Posted: Thursday, November 15, 2018
During the recent budget, the government has announced a new revenue-based tax on tech companies such as Apple, Google, Uber, Facebook and Amazon, which is expected to raise £400 million per year by 2022. The budget stated that the money raised from the Digital Services Tax (DST) will be used to fund AI, digital transformation and quantum computing.
What is interesting is to see that the UK Government has decided to ‘go it alone’ with this measure rather than wait for International co-ordinated action where talks are ongoing. It will be fascinating how this approach is viewed by the US, where many of these companies are based, particularly as the UK looks to secure a post-Brexit trade agreement with them.

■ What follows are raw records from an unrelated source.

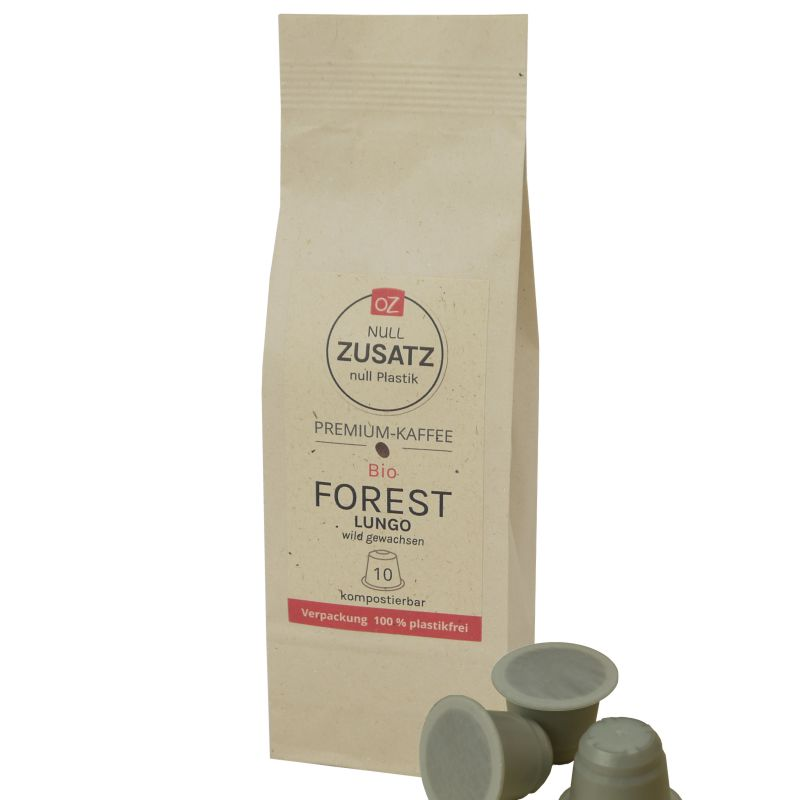 OZ Bio Projektkaffee-Kapseln Forest Lungo 10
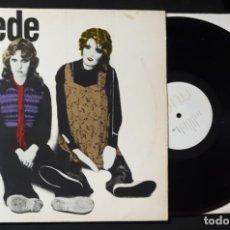 Discos de vinilo: MAXI DISCO VINILO 12'' SUEDE – METAL MICKEY PRIMERA EDICION DE 1992. Lote 148026858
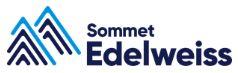 Sommet Edelweiss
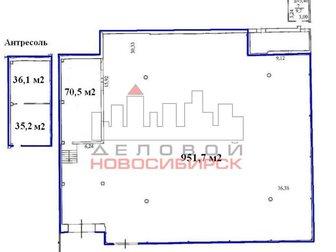 Уникальное изображение  Сдача в аренду склада 1093,5 кв, м * 200 руб, /кв, м 33226120 в Новосибирске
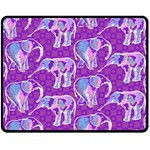 Cute Violet Elephants Pattern Double Sided Fleece Blanket (Medium)  60 x50 Blanket Front
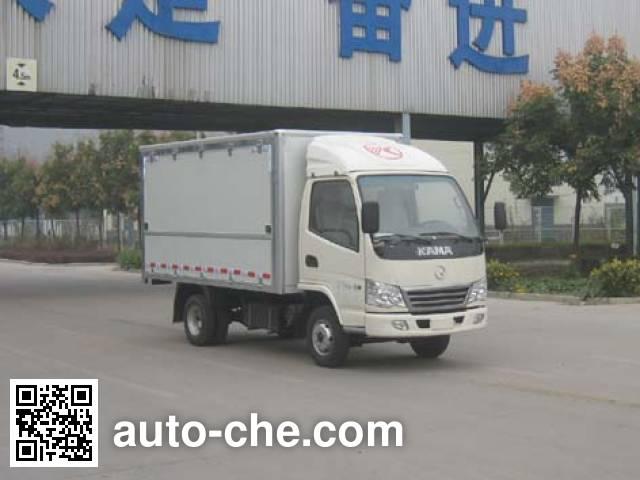 Kama KMC5036XSHQ26D5 mobile shop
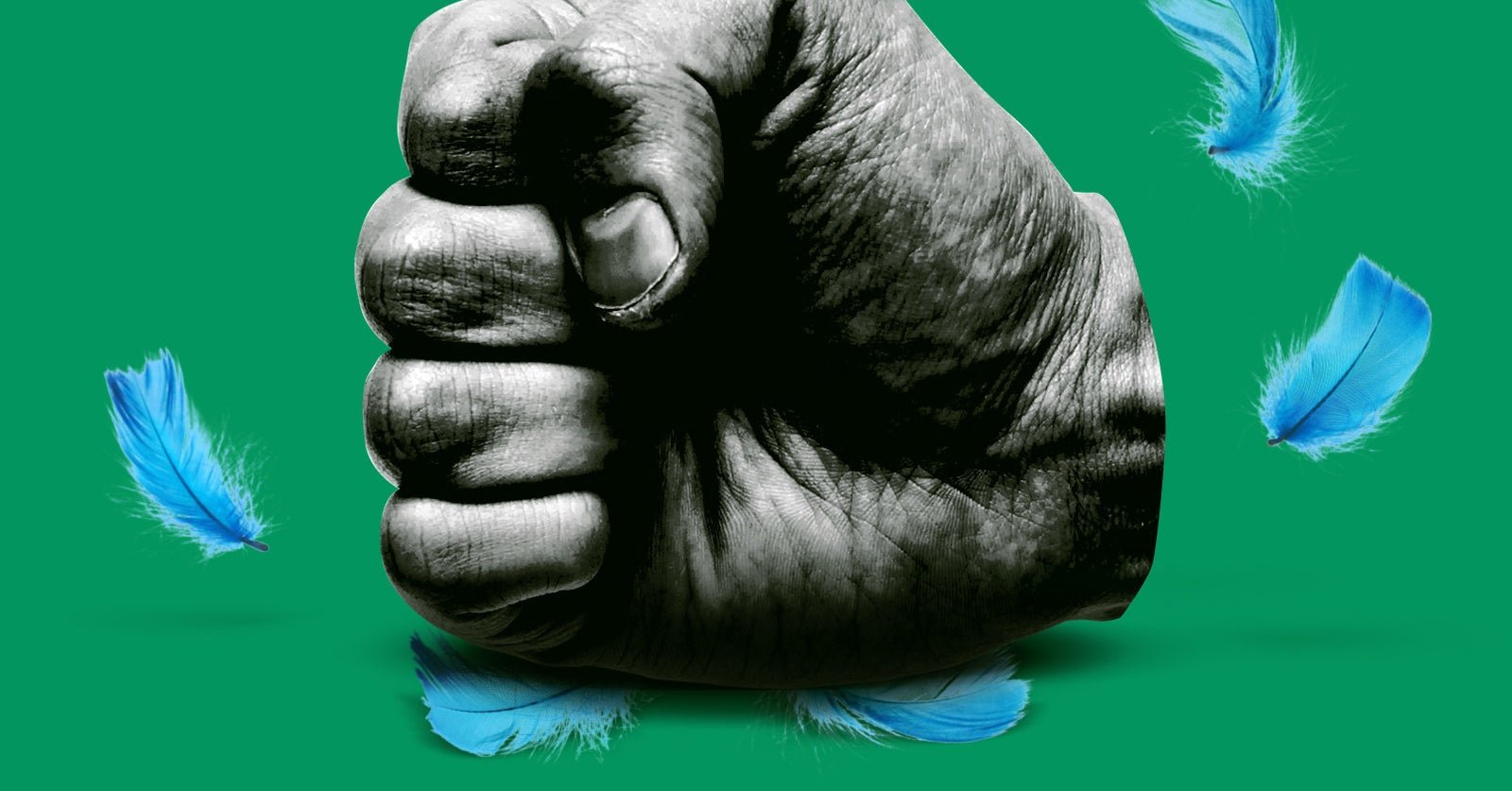 Twitter Ban Nigeria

The 2% tax on the revenues of search engines, social media platforms and profitable, online market places that generate more than £500 million per year, comes into effect from April 2020. The Chancellor, Philip Hammond, clarified that the levy would be on the companies themselves and would “apply to revenues from those activities that are linked to the participation of UK users”: it is not a sales tax on goods ordered online that would simply be passed onto consumers.
“Digital platforms delivering search engines, social media and online marketplaces have changed our lives, our society and our economy, mostly for the better. But they also pose a real challenge for the sustainability and fairness of our tax system; the rules have simply not kept pace with changing business models,” he said. The DST now faces consultation and we’ll be watching closely to see if and how this tax changes as we approach the implementation date.